§ Goal of the exercise: Retype the items below word for word, leaving out the pictures.
Start of Data for this task
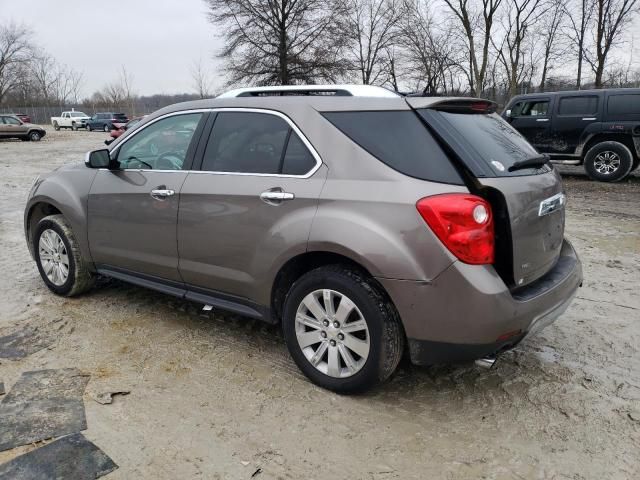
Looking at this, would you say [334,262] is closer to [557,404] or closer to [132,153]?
[557,404]

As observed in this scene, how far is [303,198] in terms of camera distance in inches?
115

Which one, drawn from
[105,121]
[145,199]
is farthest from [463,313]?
[105,121]

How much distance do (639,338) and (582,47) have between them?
30164 millimetres

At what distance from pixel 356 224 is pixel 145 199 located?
178cm

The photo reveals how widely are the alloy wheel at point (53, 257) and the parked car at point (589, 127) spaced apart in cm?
1085

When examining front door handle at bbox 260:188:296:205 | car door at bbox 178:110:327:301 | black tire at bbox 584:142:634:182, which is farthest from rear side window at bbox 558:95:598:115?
front door handle at bbox 260:188:296:205

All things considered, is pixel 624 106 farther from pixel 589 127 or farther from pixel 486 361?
pixel 486 361

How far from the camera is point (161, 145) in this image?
388cm

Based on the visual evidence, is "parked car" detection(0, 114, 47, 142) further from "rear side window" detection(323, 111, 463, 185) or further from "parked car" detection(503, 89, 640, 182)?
"rear side window" detection(323, 111, 463, 185)

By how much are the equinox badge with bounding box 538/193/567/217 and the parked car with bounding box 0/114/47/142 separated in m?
End of Data for this task
§ Answer to this problem:
Looking at this, would you say [334,262] is closer to [557,404] or closer to [132,153]?
[557,404]

As observed in this scene, how far is [303,198] in terms of camera distance in inches?
115

Which one, drawn from
[105,121]
[145,199]
is farthest from [463,313]?
[105,121]

How much distance do (639,338) and (582,47) have between them?
30164 millimetres

At what distance from pixel 356 224 is pixel 145 199 located?
178cm

The photo reveals how widely are the alloy wheel at point (53, 257) and the parked car at point (589, 127) spaced apart in cm?
1085

When examining front door handle at bbox 260:188:296:205 | car door at bbox 178:110:327:301 | black tire at bbox 584:142:634:182, which is farthest from rear side window at bbox 558:95:598:115?
front door handle at bbox 260:188:296:205

All things considered, is pixel 624 106 farther from pixel 589 127 or farther from pixel 486 361?
pixel 486 361

How far from the camera is point (161, 145) in this image?
388cm

Based on the visual evidence, is "parked car" detection(0, 114, 47, 142) further from "rear side window" detection(323, 111, 463, 185) or further from "parked car" detection(503, 89, 640, 182)?
"rear side window" detection(323, 111, 463, 185)

By how much are the equinox badge with bounding box 538/193/567/217 and the parked car with bounding box 0/114/47/142 separated in m?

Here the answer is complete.